Se rendre justice soi-même est-il un moyen de combattre l’injustice ?

Université Kofi Annan de Guinée, un lundi après-midi. La plupart des étudiants s’apprêtent à rentrer chez eux. Un groupe discute dans la cour. Soudain, des cris retentissent. Puis, surgit un jeune homme visiblement affolé qui court vite, très vite même. Aux cris de « voleur », une foule qui ne cesse de grandir le poursuit. Pas pour longtemps.

Dans sa course, le jeune homme reçoit un coup de pied qui le projette par terre. La foule se rue sur lui. Une avalanche de coups de pieds et de gifles s’abat sur lui. Certains étudiants, n’hésitent pas à faire recours aux bâtons et autres projectiles. La foule est remontée et rares sont les personnes qui essaient de la canaliser. Le chef du département Droit et la sécurité de l’université ont eu tout le mal du monde à extirper le présumé voleur. Il s’en sort avec quelques blessures.

Un étudiant particulièrement remonté après l’évacuation du jeune homme hors de l’université à qui j’ai demandé le motif de cette vindicte populaire m’a répondu: « c’est un voleur qui se fait passer pour un étudiant pour voler.
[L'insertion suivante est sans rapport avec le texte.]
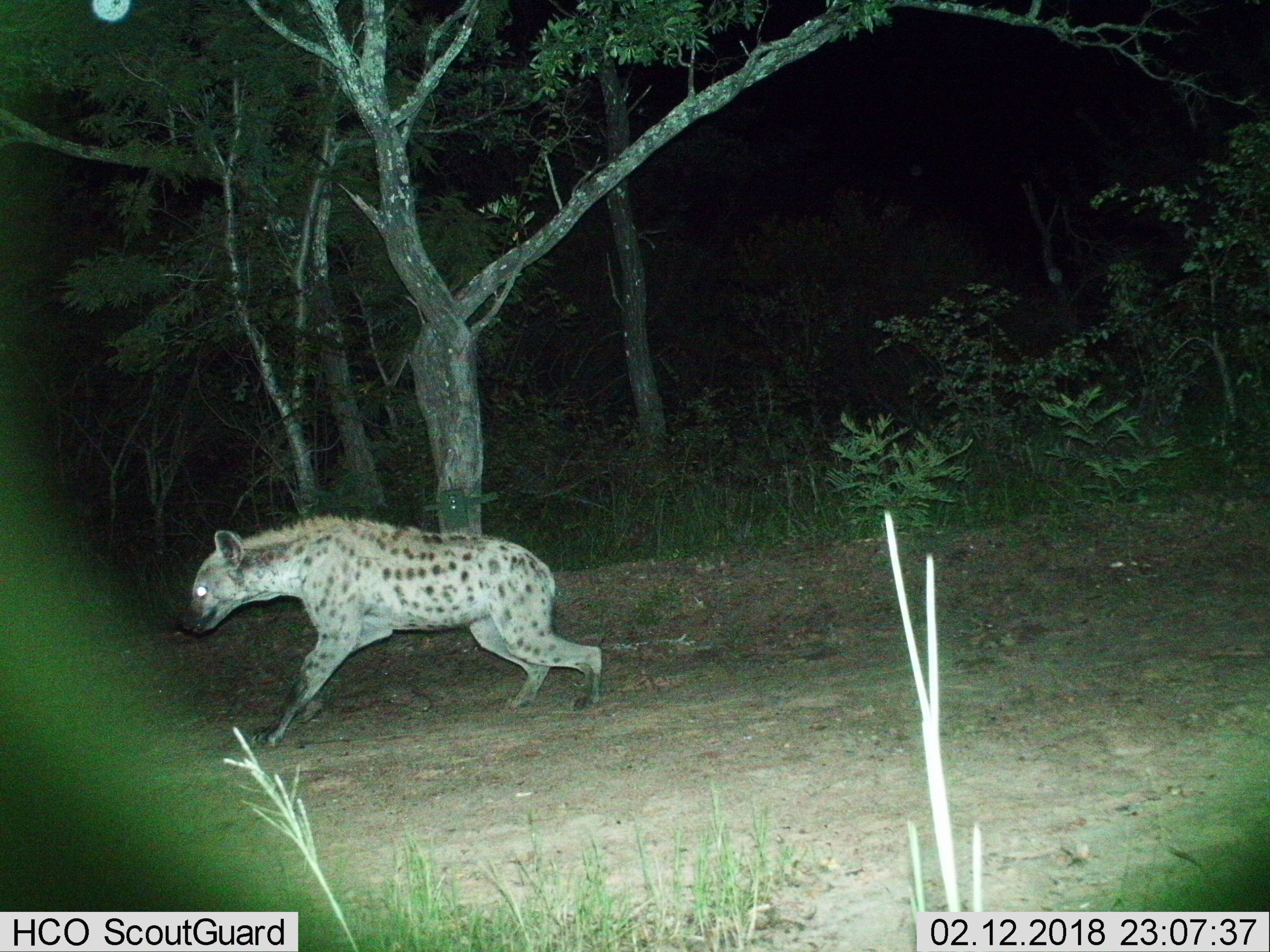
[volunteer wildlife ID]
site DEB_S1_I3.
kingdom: Animalia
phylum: Chordata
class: Mammalia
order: Carnivora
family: Hyaenidae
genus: Crocuta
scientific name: Crocuta crocuta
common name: spotted hyena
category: hyenaspotted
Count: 1.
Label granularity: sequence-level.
Il a tenté de dérober le téléphone d’un étudiant. Il a été pris la main dans le sac et on devait nous laisser le punir pour ça ». A ces explications, je me suis rendu compte que le présumé voleur a eu beaucoup de chance. Pour moins que ça, des gens ont été brûlés vifs.

Ce genre de scène, j’en ai vécu plusieurs dans les rues de Conakry. Et ça aurait été une banalité si elle ne s’était pas passée dans l’enceinte de la plus grande université de Guinée. Des étudiants, la future élite de ce pays, sont donc capables, à l’image du citoyen de la rue, de lyncher une personne à cause d’un téléphone! Je n’arrive toujours pas à le croire.
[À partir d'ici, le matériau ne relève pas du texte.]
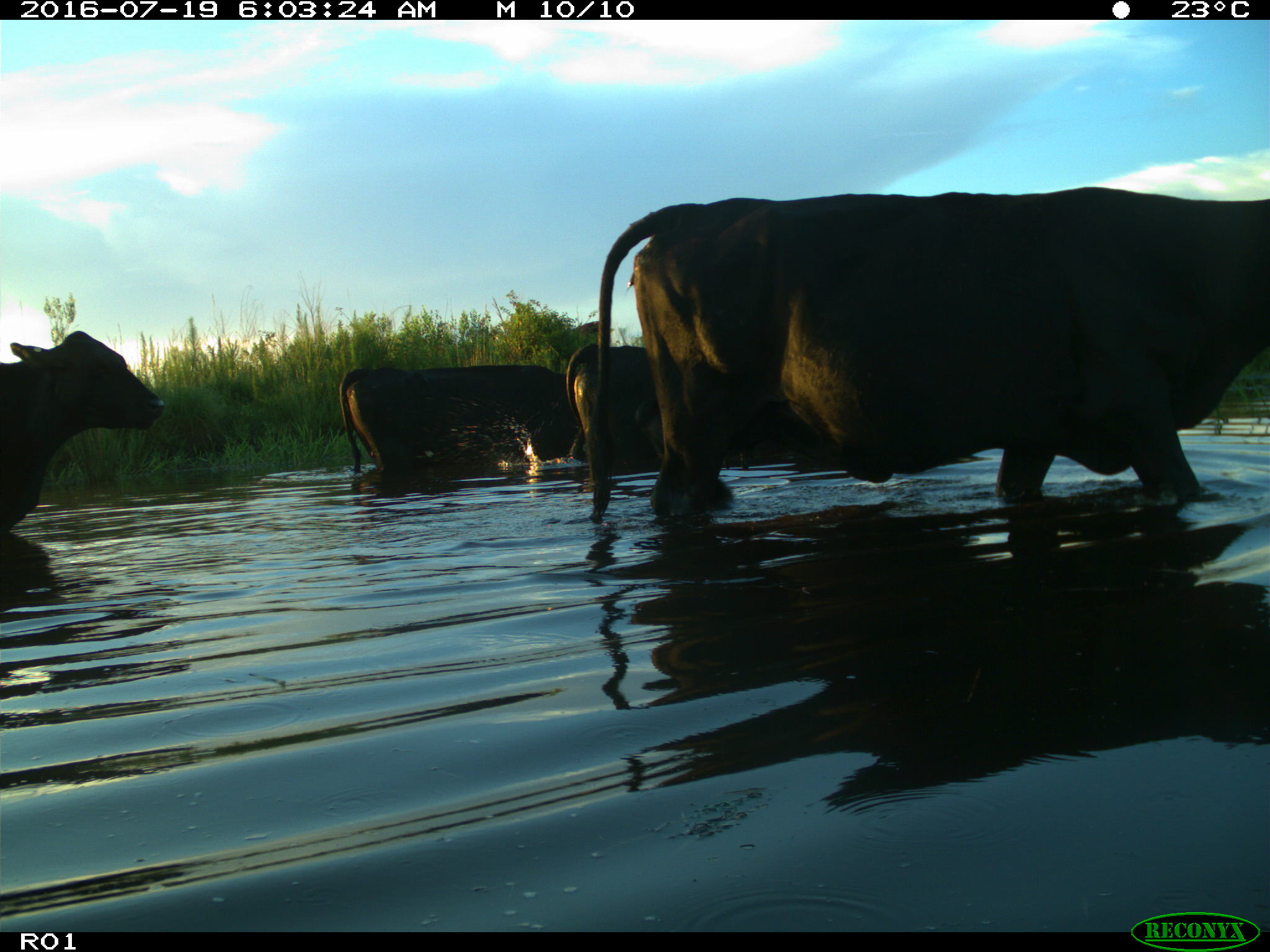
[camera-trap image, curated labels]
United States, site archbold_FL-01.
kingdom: Animalia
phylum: Chordata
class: Mammalia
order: Artiodactyla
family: Bovidae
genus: Bos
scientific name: Bos taurus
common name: domestic cow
Comment expliquer la recrudescence de ces actes particulièrement choquants ?

Depuis un certain temps, on constate l’augmentation de ce genre d’actes en Guinée (une demi-dizaine de cas rapportée par la presse ces derniers mois). Il y a quelques mois, deux présumés voleurs d’origine nigériane ont failli être brûlés vifs dans mon quartier et sous mes yeux. Seule la proximité d’un commissariat de police les a sauvés. Quelques jours avant, dans la périphérie de Conakry, deux autres présumés voleurs ont eu moins de chance. Ils ont été calcinés par une foule déchainée et sadique. Les choquantes images ont faits le buzz sur les réseaux sociaux.
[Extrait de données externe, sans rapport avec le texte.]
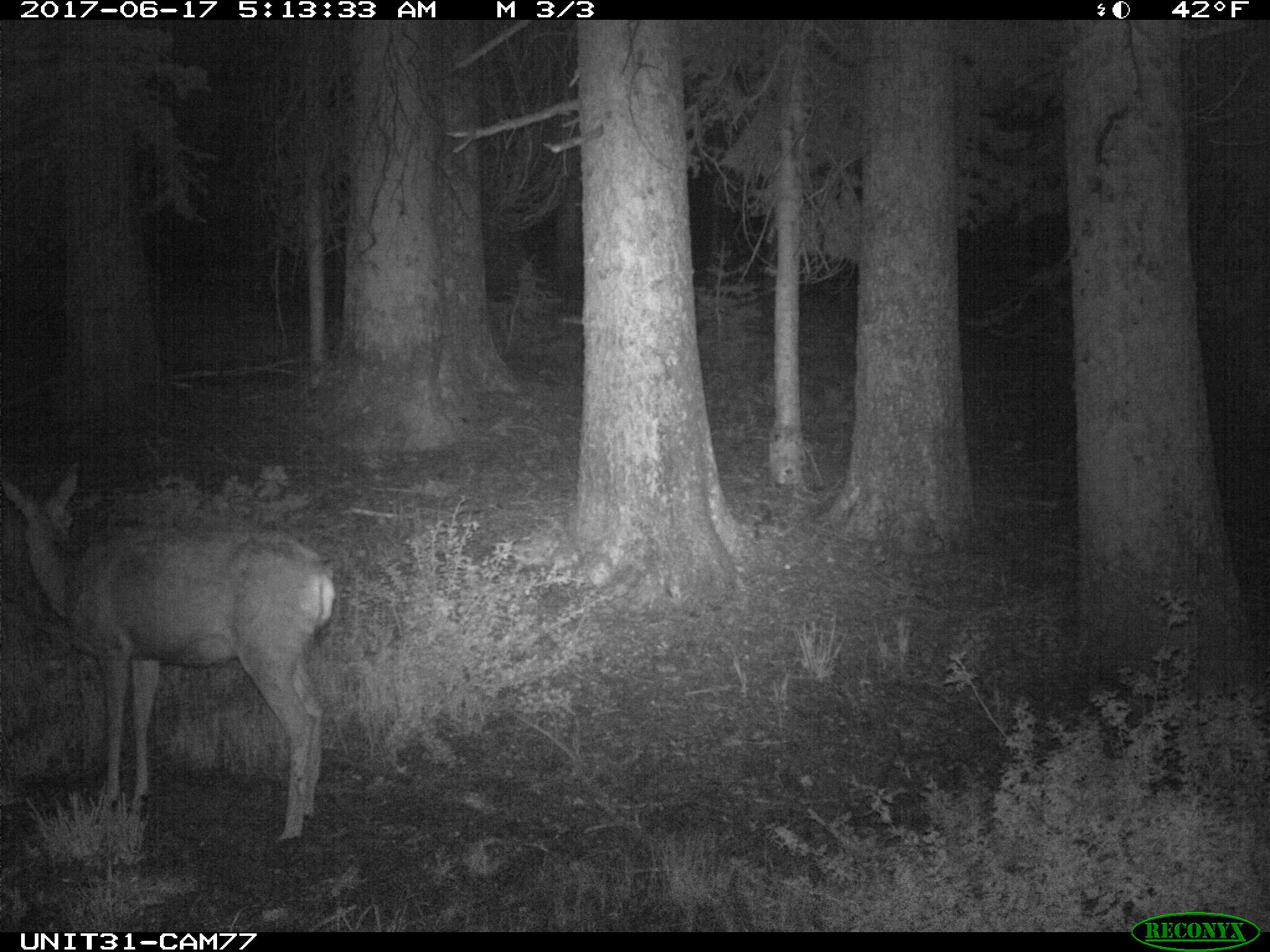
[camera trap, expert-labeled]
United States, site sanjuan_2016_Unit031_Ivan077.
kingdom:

Presque toutes les personnes qui se font justice justifient leur comportement par leur refus de l’injustice. Car selon elles, les voleurs et autres criminels ne sont et ne seront pas sanctionnés à hauteur des faits commis par la justice. Ils ne sont donc pas prêts à laisser l’Etat s’occuper de ceux qui leur ont fait du tort.

Il y a quand même une grande part de vérité dans leur propos. Les services de sécurité et la justice par leur corruption et leur inefficacité ont perdu la confiance de presque tous les citoyens. Les populations ont particulièrement du mal à supporter le regard narquois que leur lancent les criminels qu’elles ont arrêtés mais que la justice ou la police a mis en liberté quelques jours après. Mais cela ne peut en aucun cas justifier la cruauté avec laquelle les voleurs et autres criminels, qui ont le malheur d’être pris, sont traités dans les rues du pays.

Quelles différences il y a entre le malfrat qui brigande ou tue et le citoyen lambda qui le brûle vif sur la chaussée ? A mon avis, aucune ! Ce sont tous des hors-la-loi qui méritent que la rigueur de la loi s’abatte sur eux. Pour ce faire, l’Etat guinéen doit tout faire pour crédibiliser sa justice et de ses forces de sécurités et les rapprocher des citoyens.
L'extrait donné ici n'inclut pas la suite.